Enfin, ces travaux montrent que l'impact d'une libéralisation accrue serait contrasté à l'intérieur de l'Europe, les régions pauvres, essentiellement agricoles, étant les plus pénalisées, ce qui, dans un contexte de réduction des fonds structurels, posera des problèmes d'aménagement du territoire.

La déclaration ministérielle de DOHA présentait le cycle de négociations en cours comme celui du développement.

S'appuyant sur les travaux du CEPII, les rapporteurs montrent que la poursuite du mouvement d'ouverture commerciale aura un effet limité sur le revenu mondial mais entraînera, néanmoins, une évolution de son partage, au profit des pays émergents qui comptent une part importante de populations pauvres.

Ce mouvement doit donc se poursuivre mais en prenant en compte le risque d'aggravation des inégalités mondiales, au détriment des pays les moins avancés. Pour que l'engagement en faveur du développement se concrétise, la négociation doit prendre en compte le fait qu'il n'existe pas une problématique unique du développement, mais plusieurs problématiques parfois contradictoires.

Il est ainsi impératif que la négociation prévoie des compensations pour les pays les plus pénalisés par une ouverture des marchés, notamment les pays africains. Ces compensations doivent aller bien au-delà des interventions habituelles du FMI, peu souhaitées par les pays concernés.

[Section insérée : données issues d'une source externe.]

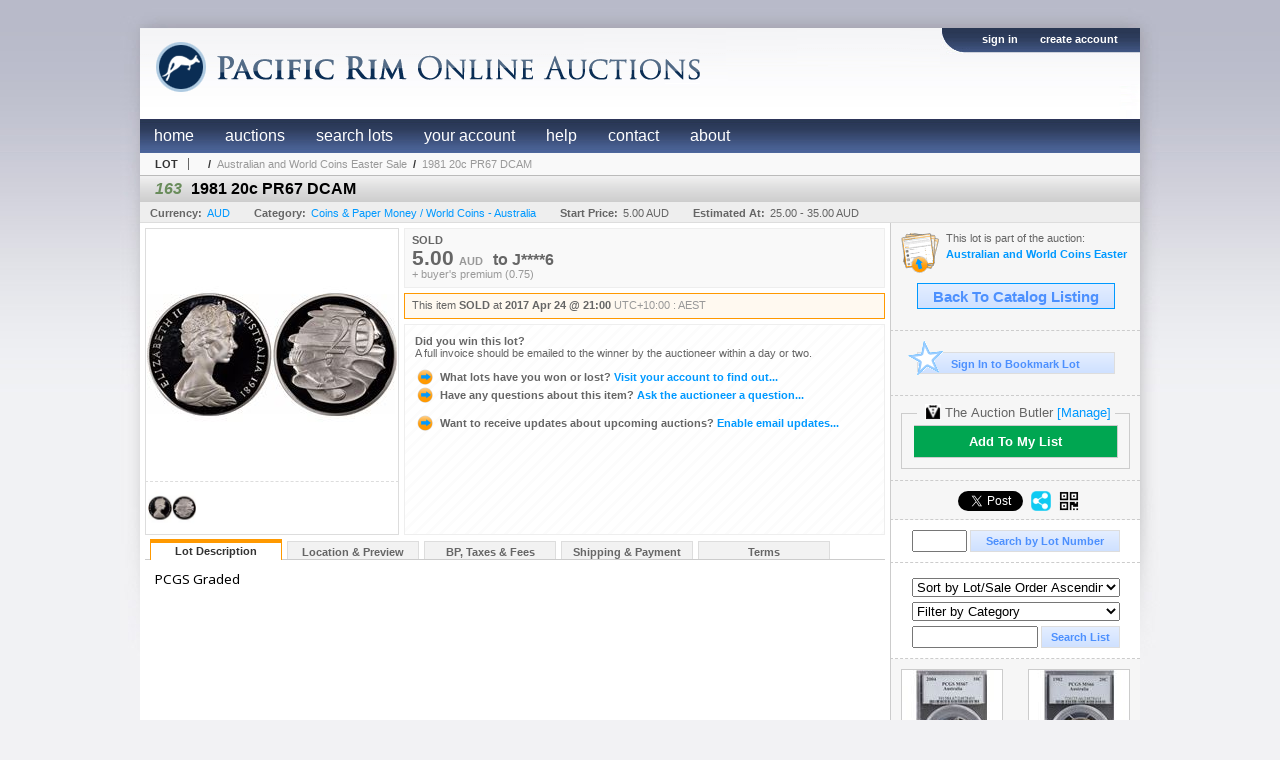

--- FILE ---
content_type: text/css
request_url: https://www.pacificrimonlineauctions.com/s/48/css/s.min.2602020949.css
body_size: 676
content:
html,body{background:#f2f2f4 url("../graphics/bg.png") repeat-x scroll top left;text-align:center;font-family:arial,verdana,helvetica;font-size:12pt}body{background:transparent url("../graphics/bgd.jpg") no-repeat scroll top center}.mcontainer{width:1000px;margin:0 auto;text-align:left}#master{padding:28px 0}#header{text-align:left;background:transparent url('../graphics/header_top.png') no-repeat top center}#header_logo{margin:6px 0 0 10px}.topmenu{float:right;padding-top:5px}.topmenu a{text-decoration:none;color:#FFF;font-size:11px;margin-right:22px}#mainmenu{margin-top:19px;padding:8px 11px;font-size:16px;font-weight:normal;text-align:left;color:#FFF;background:transparent url("../graphics/mainmenu_bg.png") repeat-x}#mainmenu a{margin-right:25px;padding:3px;color:#FFF;text-decoration:none}#mainmenu a:hover{color:#F90}#mainmenu .username{font-weight:normal}#mainmenu .login{float:right;text-align:right}#content{margin:0 auto;padding-bottom:40px;font-weight:bold;font-size:10pt;background-color:#FFF}#footer{margin-bottom:1px;padding-top:20px;background:transparent url("../graphics/footer.jpg") no-repeat top center;color:#999;text-align:left;font-size:12px;line-height:1.5;font-weight:normal}#footer a{color:#333;text-decoration:none}#footer a:hover{color:#09F}#footer_menu{padding-left:20px;text-align:left}#footer_poweredby{float:right;text-align:center;margin:-25px 10px 0 0}#footer_info{margin-bottom:20px;padding-top:20px;font-weight:normal;color:#333;text-align:center}.cmain.pad_R{width:740px;padding-right:10px}.pageheading{background-position:0 -86px}.breadcrumbs{padding:5px 0 5px 15px;background-color:#f9f9f9;color:#333;background-image:none}.breadcrumbs span{color:#666}.breadcrumbs a:hover{color:#09F}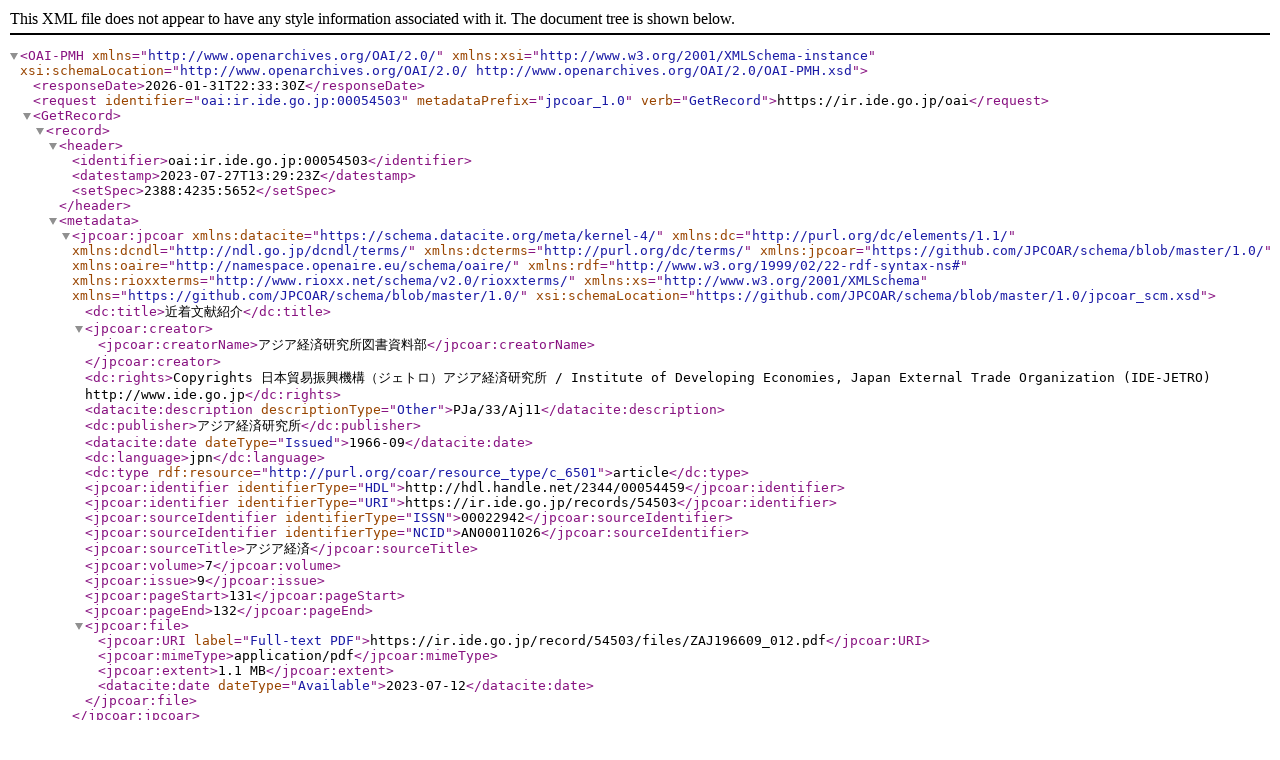

--- FILE ---
content_type: text/xml; charset=utf-8
request_url: https://ir.ide.go.jp/oai?verb=GetRecord&metadataPrefix=jpcoar_1.0&identifier=oai:ir.ide.go.jp:00054503
body_size: 1295
content:
<?xml version='1.0' encoding='UTF-8'?>
<OAI-PMH xmlns="http://www.openarchives.org/OAI/2.0/" xmlns:xsi="http://www.w3.org/2001/XMLSchema-instance" xsi:schemaLocation="http://www.openarchives.org/OAI/2.0/ http://www.openarchives.org/OAI/2.0/OAI-PMH.xsd">
  <responseDate>2026-01-31T22:33:30Z</responseDate>
  <request identifier="oai:ir.ide.go.jp:00054503" metadataPrefix="jpcoar_1.0" verb="GetRecord">https://ir.ide.go.jp/oai</request>
  <GetRecord>
    <record>
      <header>
        <identifier>oai:ir.ide.go.jp:00054503</identifier>
        <datestamp>2023-07-27T13:29:23Z</datestamp>
        <setSpec>2388:4235:5652</setSpec>
      </header>
      <metadata>
        <jpcoar:jpcoar xmlns:datacite="https://schema.datacite.org/meta/kernel-4/" xmlns:dc="http://purl.org/dc/elements/1.1/" xmlns:dcndl="http://ndl.go.jp/dcndl/terms/" xmlns:dcterms="http://purl.org/dc/terms/" xmlns:jpcoar="https://github.com/JPCOAR/schema/blob/master/1.0/" xmlns:oaire="http://namespace.openaire.eu/schema/oaire/" xmlns:rdf="http://www.w3.org/1999/02/22-rdf-syntax-ns#" xmlns:rioxxterms="http://www.rioxx.net/schema/v2.0/rioxxterms/" xmlns:xs="http://www.w3.org/2001/XMLSchema" xmlns="https://github.com/JPCOAR/schema/blob/master/1.0/" xsi:schemaLocation="https://github.com/JPCOAR/schema/blob/master/1.0/jpcoar_scm.xsd">
          <dc:title>近着文献紹介</dc:title>
          <jpcoar:creator>
            <jpcoar:creatorName>アジア経済研究所図書資料部</jpcoar:creatorName>
          </jpcoar:creator>
          <dc:rights>Copyrights 日本貿易振興機構（ジェトロ）アジア経済研究所 / Institute of Developing Economies, Japan External Trade Organization (IDE-JETRO) http://www.ide.go.jp</dc:rights>
          <datacite:description descriptionType="Other">PJa/33/Aj11</datacite:description>
          <dc:publisher>アジア経済研究所</dc:publisher>
          <datacite:date dateType="Issued">1966-09</datacite:date>
          <dc:language>jpn</dc:language>
          <dc:type rdf:resource="http://purl.org/coar/resource_type/c_6501">article</dc:type>
          <jpcoar:identifier identifierType="HDL">http://hdl.handle.net/2344/00054459</jpcoar:identifier>
          <jpcoar:identifier identifierType="URI">https://ir.ide.go.jp/records/54503</jpcoar:identifier>
          <jpcoar:sourceIdentifier identifierType="ISSN">00022942</jpcoar:sourceIdentifier>
          <jpcoar:sourceIdentifier identifierType="NCID">AN00011026</jpcoar:sourceIdentifier>
          <jpcoar:sourceTitle>アジア経済</jpcoar:sourceTitle>
          <jpcoar:volume>7</jpcoar:volume>
          <jpcoar:issue>9</jpcoar:issue>
          <jpcoar:pageStart>131</jpcoar:pageStart>
          <jpcoar:pageEnd>132</jpcoar:pageEnd>
          <jpcoar:file>
            <jpcoar:URI label="Full-text PDF">https://ir.ide.go.jp/record/54503/files/ZAJ196609_012.pdf</jpcoar:URI>
            <jpcoar:mimeType>application/pdf</jpcoar:mimeType>
            <jpcoar:extent>1.1 MB</jpcoar:extent>
            <datacite:date dateType="Available">2023-07-12</datacite:date>
          </jpcoar:file>
        </jpcoar:jpcoar>
      </metadata>
    </record>
  </GetRecord>
</OAI-PMH>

Elle doit également donner un véritable contenu à la notion de « traitement spécial et différencié » qui permette aux pays en développement de protéger temporairement leurs industries naissantes et de bénéficier de programmes de soutien et d'assistance pour développer leurs capacités de production, dont l'impact pour les pays en développement est beaucoup plus important que celui d'une simple baisse des tarifs douaniers.

Le rapport montre, en effet, que, si l'ouverture commerciale est un catalyseur de la croissance, elle n'est pas nécessairement une condition suffisante du développement.